Badania wydolnościowe
Sobota, 15 stycznia 2011 | dodano: 16.01.2011 | Rower: | temp ˚
dst0.00/0.00km
w00:26h avg0.00kmh
vmax0.00kmh HR /195
Jakiś czas temu Damian zaproponował wyjazd do Katowic na badania wydolnościowe - pomyślałem, że warto pojechać. Jadą jeszcze Ula i Jarek. Plan był taki, że wyjeżdżamy wcześnie rano - żeby nie tracić czasu, śpimy wszyscy u Damiana - dzięki! Wyjeżdżamy przed 6, w Katowicach jesteśmy po 9. Na miejscu jest już Michał W. Do próby podchodzę jako ostatni, w przeciwieństwie do Uli, Michała i Damian, robię tylko progi, bez VO2max.

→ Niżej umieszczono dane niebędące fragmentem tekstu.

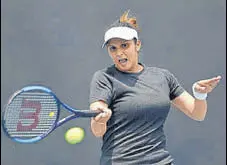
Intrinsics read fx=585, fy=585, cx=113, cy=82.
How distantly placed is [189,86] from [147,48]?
0.37 m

Przykręcam pedały, krótka rozmowa z obsługą, korekta ustawień "roweru" i zaczynamy. Start od 40W, skok o 40W co trzy minuty, po każdym skoku pobierana jest krew. Przed sobą widzę wskaźnik kadencji, okazuje się, że zupełnie naturalna jest dla mnie kadencja na poziomie 105-110, momentami wyżej.Test
© ktone
Od 240W jest naprawdę ciężko. Kiedy na ekranie pojawia się 320 - tętno skacze powyżej 190, pot leje się ze mnie mimo otwartego okna i włączonego wentylatora. Wytrzymuję tylko półtorej minuty. Myślałem, że będzie lepiej, ale nie o to w tym badaniu chodzi - ważne są próbki krwi. Po 3 minutach luźnego kręcenia, pobierane są jeszcze trzy. Wyniki za kilka dni. Powrót do domu dość sprawny. Warto było, ciekawe doświadczenie.